All of the insecure thoughts are directing me. I'm worrying about the pretty women my boyfriend may be interacting with when in reality I need to embrace them and appreciate their beauty. I'm worried about things becoming messy when I need to embrace my power and communicate and love myself and love others. All of these thoughts are just the shadow side of the path I need to be walking down and the issues I need to be addressing. I'm speaking to myself, I'm loving myself, I am guiding myself I am just letting myself know the negative side of what I want to accomplish and once I recognize that I can set that aside and use that path to follow my heart.
These changes feel good to me. When my boyfriend told me he drunkenly made out with a girl on vacation, it stung a little and it helped me when he told me he immediately realized he didn't want to be doing it, but ultimately I was happy he had that experience. I was happy I was able to embrace and laugh about that experience with him. I was happy he felt comfortable telling me about it.

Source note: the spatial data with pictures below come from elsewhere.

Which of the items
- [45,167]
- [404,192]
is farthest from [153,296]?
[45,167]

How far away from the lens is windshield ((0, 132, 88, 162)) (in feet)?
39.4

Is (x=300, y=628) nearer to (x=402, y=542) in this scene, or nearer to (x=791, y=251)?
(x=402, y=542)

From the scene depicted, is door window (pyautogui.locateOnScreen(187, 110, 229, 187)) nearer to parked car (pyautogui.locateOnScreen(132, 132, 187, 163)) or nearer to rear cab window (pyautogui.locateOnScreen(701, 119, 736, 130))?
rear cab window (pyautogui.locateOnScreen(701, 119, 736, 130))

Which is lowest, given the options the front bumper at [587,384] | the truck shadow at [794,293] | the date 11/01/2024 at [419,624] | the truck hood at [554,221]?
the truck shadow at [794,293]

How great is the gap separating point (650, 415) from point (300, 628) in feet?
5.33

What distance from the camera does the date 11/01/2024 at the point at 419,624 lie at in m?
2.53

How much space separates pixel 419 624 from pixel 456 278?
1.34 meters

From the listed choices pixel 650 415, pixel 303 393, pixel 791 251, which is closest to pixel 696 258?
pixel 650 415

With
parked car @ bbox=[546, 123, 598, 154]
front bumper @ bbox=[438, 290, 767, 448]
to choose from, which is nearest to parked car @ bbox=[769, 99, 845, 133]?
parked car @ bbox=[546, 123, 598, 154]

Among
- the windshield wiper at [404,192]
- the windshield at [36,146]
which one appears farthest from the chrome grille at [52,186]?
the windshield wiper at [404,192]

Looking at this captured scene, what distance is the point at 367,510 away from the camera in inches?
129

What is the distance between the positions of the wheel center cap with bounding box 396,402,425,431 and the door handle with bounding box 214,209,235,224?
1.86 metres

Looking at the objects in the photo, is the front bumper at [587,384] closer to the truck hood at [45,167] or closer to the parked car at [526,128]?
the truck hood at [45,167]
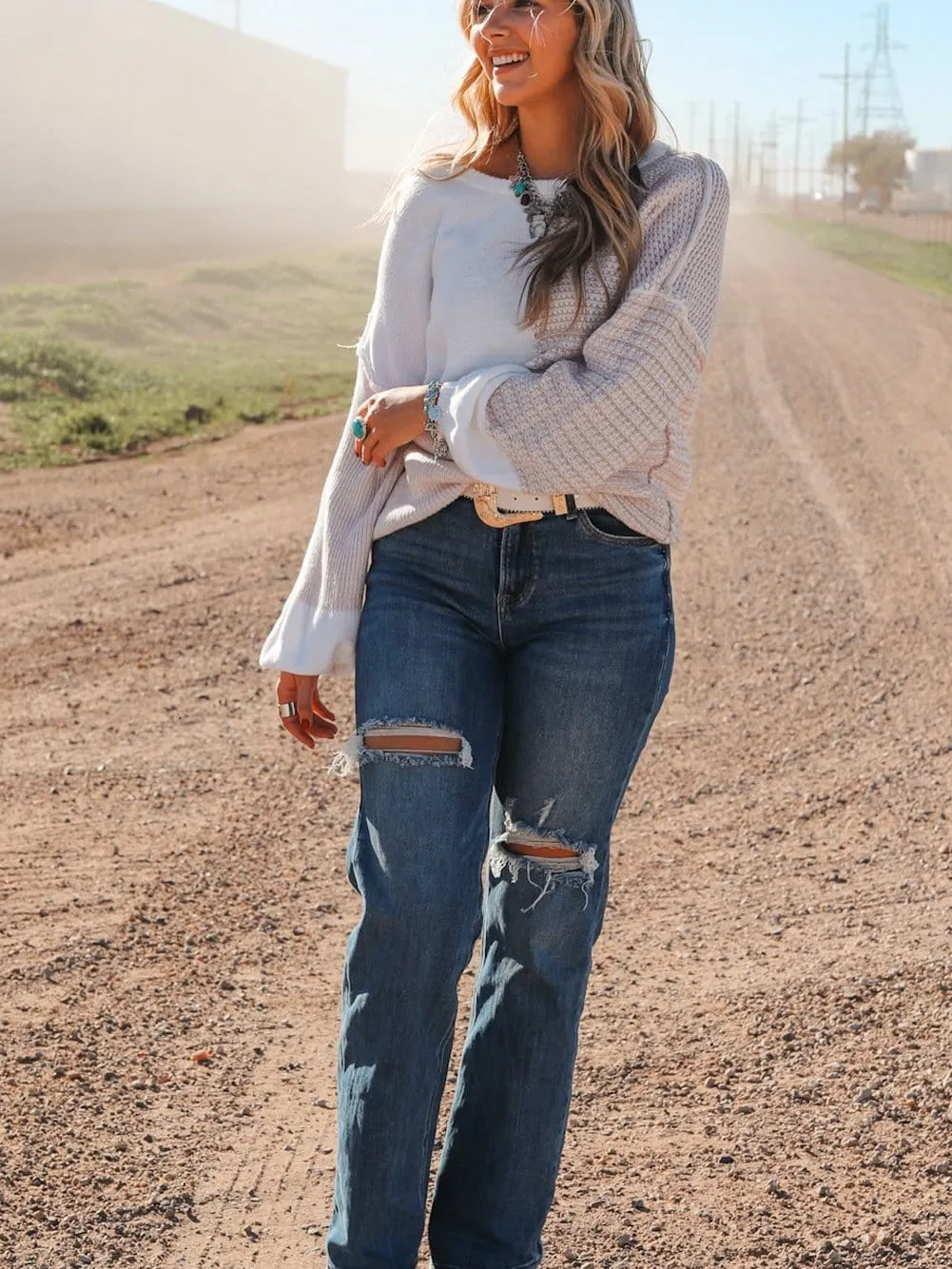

Life changes. Sometimes it changes abruptly, but ultimately your soul is always trying to guide you to the highest version of yourself and you need to follow that version. I need to follow that version. Don't be afraid to go against the norm. Do what makes YOU happy. Communicate your heart, get in touch with yourself and accept there will be good days, and there will be bad days but they are all a part of this journey. They will all make sense as time progress and your change your perspective to match with the vibration that feels right to you.
This post wasn't entirely focused and I will be going down smaller details more in my future posts but I hope if anyone reads this you at least gained something from it.